Apache NiFi

Wednesday Dec 16, 2015

Getting Syslog Events to HBase

Getting Syslog Events to HBase

Bryan Bende -  bbende@gmail.com @bbende


In the Apache NiFi 0.4.0 release there are several new integration points including processors for interacting with Syslog and HBase. In this post we'll demonstrate how to use NiFi to receive messages from Syslog over UDP, and store those messages in HBase.

The flow described in this post was created using Apache NiFi 0.4.0, rsyslog 5.8.10, and Apache HBase 1.1.2.

Setting up Syslog

In order for NiFi to receive syslog messages, rsyslog needs to forward messages to a port that NiFi will be listening on. Forwarding of messages can be configured in rsyslog.conf, generally located in /etc on most Linux operating systems.
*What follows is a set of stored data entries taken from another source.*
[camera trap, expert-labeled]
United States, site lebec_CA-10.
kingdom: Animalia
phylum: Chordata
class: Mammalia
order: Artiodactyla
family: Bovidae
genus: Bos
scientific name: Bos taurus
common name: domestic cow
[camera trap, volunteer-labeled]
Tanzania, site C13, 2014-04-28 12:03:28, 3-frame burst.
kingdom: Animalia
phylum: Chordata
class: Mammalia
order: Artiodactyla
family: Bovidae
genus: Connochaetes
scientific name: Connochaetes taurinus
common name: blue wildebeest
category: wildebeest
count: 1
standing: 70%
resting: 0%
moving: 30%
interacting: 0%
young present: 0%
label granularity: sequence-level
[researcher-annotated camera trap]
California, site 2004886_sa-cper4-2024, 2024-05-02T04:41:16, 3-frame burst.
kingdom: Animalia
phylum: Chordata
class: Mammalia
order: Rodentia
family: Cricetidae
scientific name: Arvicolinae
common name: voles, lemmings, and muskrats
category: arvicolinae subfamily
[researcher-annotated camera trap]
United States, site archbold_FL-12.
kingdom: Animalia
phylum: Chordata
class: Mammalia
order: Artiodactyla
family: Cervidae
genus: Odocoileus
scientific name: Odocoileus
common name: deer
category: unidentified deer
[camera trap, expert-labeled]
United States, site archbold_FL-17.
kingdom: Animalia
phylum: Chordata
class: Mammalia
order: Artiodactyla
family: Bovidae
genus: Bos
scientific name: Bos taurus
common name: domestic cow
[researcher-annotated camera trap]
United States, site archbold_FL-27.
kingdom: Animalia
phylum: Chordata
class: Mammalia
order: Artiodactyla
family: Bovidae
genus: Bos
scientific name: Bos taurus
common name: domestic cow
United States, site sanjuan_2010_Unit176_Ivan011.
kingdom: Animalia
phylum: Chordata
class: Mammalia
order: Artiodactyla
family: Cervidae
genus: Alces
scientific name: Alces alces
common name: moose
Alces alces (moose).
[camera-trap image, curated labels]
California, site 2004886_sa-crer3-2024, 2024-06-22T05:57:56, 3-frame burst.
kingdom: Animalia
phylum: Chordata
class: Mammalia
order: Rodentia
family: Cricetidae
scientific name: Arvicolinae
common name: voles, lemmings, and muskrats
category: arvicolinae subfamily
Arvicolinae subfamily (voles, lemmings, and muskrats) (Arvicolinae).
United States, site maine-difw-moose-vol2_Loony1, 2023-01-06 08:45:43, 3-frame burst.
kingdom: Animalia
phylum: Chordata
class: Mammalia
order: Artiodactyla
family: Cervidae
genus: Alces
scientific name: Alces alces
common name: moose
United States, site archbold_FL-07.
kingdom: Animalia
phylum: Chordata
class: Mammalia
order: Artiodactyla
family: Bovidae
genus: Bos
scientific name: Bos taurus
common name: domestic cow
Edit rsyslog.conf and add the following line:

*.* @localhost:7780

This tells rsyslog to forward all messages over UDP to localhost port 7780. A double '@@' can be used to forward over TCP.

Restart rsyslog for the changes to take effect:

/etc/init.d/rsyslog restart
Shutting down system logger:                               [  OK  ]
Starting system logger:                                    [  OK  ]

Setting up HBase

In order to store the syslog messages, we'll create an HBase table called 'syslog' with one column family called 'msg'. From the command line enter the following:

hbase shell
create 'syslog', {NAME => 'msg'}

Configure an HBase Client Service

The HBase processors added in Apache NiFi 0.4.0 use a controller service to interact with HBase. This allows the processors to remain unchanged when the HBase client changes, and allows a single NiFi instance to support multiple versions of the HBase client. NiFi's class-loader isolation provided in NARs, allows a single NiFi instance to interact with HBase instances of different versions at the same time.

The HBase Client Service can be configured by providing paths to external configuration files, such as hbase-site.xml, or by providing several properties directly in the processor. For this example we will take the latter approach. From the Controller Services configuration window in NiFi, add an HBase_1_1_2_ClientService with the following configuration (adjusting values appropriately for your system):

client-service-config.jpg

After configuring the service, enable it in order for it to be usable by processors:

client-service-enabled.jpg

Building the Dataflow

The dataflow we are going build will consist of the following components:

  • ListenSyslog for receiving syslog messages over UDP
  • UpdateAttribute for renaming attributes and creating a row id for HBase
  • AttributesToJSON for creating a JSON document from the syslog attributes
  • PutHBaseJSON for inserting each JSON document as a row in HBase

The overall flow looks like the following:

syslog-hbase-flow.jpg
Lets walk through the configuration of each processor...

ListenSyslog

config-listensyslog.jpg

Set the Port to the same port that rsyslog is forwarding messages to, in this case 7780. Leave everything else as the default values.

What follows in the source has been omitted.